The Postgres schema (orbit schema) includes a course_search_index view with
both full-text tsvector and pg_trgm trigram indexes for fast fuzzy course
lookup, the kind of "I sort of remember the course name" search that students actually need.
Testing Methodology
The three main subsystems have different testing strategies because they have different failure modes. The evaluator is pure computation and tests straightforwardly. The scraper operates against an external source that changes under it. The frontend holds user state that has to survive multi-step interaction sequences.
Evaluator Unit Tests (Vitest)
Because v2Evaluator.ts is a set of pure functions (block tree in, result tree out),
unit tests are straightforward. Each test constructs a minimal block tree and a StudentCourseV2[] fixture and asserts on the BlockEvaluationResultV2 shape. Edge cases covered include partial completion, honors equivalencies, cross-listed
courses, and specialization subtree loading. No database or browser required.
Component Tests (Testing Library)
The audit display, plan kanban, and course search components are tested with React Testing Library. Tests drive the component through interaction sequences (adding a course, dragging to a different semester, opening the audit panel) and assert on visible output. The demo fixture layer doubles as the test fixture layer, so component tests run without a live database.
Scraper Regression Corpus
100+ program parse results are committed to the repo as JSON snapshots. Each snapshot records the structural signature of the parsed program: block count by section type, section hierarchy, and credit totals per section. Not raw HTML, so cosmetic catalog updates don't produce false positives, but any structural change that would affect student audits shows up as a diff and triggers review before it reaches production.

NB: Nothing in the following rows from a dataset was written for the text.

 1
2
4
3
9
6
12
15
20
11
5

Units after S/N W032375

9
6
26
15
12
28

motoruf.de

CI Pipeline (GitHub Actions)
A scheduled workflow runs the full scraper against all program URLs, diffs results against the corpus, and fails if any program introduces a blocker or drops below the quality score threshold. A separate workflow runs type checking and unit tests on every pull request. When the scheduled scraper flags a program in the warning band, it opens a GitHub issue automatically so nothing silently rots between deployments.
Biggest Challenges
Catalog Inconsistency
The UMD catalog is consistent enough to look automatable and inconsistent enough to break every early version of the scraper. The solution was a multi-stage pipeline with explicit semantic inference, plus a regression corpus that diffs each scrape against a quality-scored snapshot baseline. Anything below threshold gets flagged; nothing silently breaks. The scraper currently handles 100+ programs.

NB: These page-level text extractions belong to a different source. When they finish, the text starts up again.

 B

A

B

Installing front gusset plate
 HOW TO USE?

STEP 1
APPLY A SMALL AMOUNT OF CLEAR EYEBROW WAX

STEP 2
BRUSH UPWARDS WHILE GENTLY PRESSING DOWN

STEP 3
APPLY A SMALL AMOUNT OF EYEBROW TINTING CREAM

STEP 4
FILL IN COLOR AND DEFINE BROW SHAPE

Cross-Program Double-Counting
When a course satisfies requirements in two different programs, the evaluator needs to record both satisfactions without inflating the shared credit totals. The block tree model handles this cleanly. Each block tracks its own credit count independently, so double-counting is visible and correct at every level.
Demo Mode
OrbitUMD needs to be demonstrable to advisors and faculty who don't have UMD credentials. Demo mode pre-loads a sample student profile, a synthetic transcript, and a set of planned courses, the full planning experience, with no live database calls. Implemented as a Zustand store flag that swaps every data source to a local fixture layer.
Live Audit Performance
Re-evaluating multiple full program trees on every plan edit could easily become slow. The evaluator mitigates this by caching intermediate block results where the subtree hasn't changed, and by doing all computation in-memory on the client rather than round-tripping to the server on every interaction.
What I'd Do Next
- Generalize the scraper: the pipeline architecture is already clean enough to adapt to other university catalog formats. UC system next, then Big Ten.
- Collaborative planning: share a plan with an advisor, co-edit with a friend who's on the same degree track.
- Prerequisite chain visualization: show a directed graph of what unlocks what, so a student can see why MATH141 is a bottleneck for half their plan.
- Testudo / iCalendar export: take a finalized semester plan and push it directly into registration, or export it as a calendar so class times are visible alongside deadlines.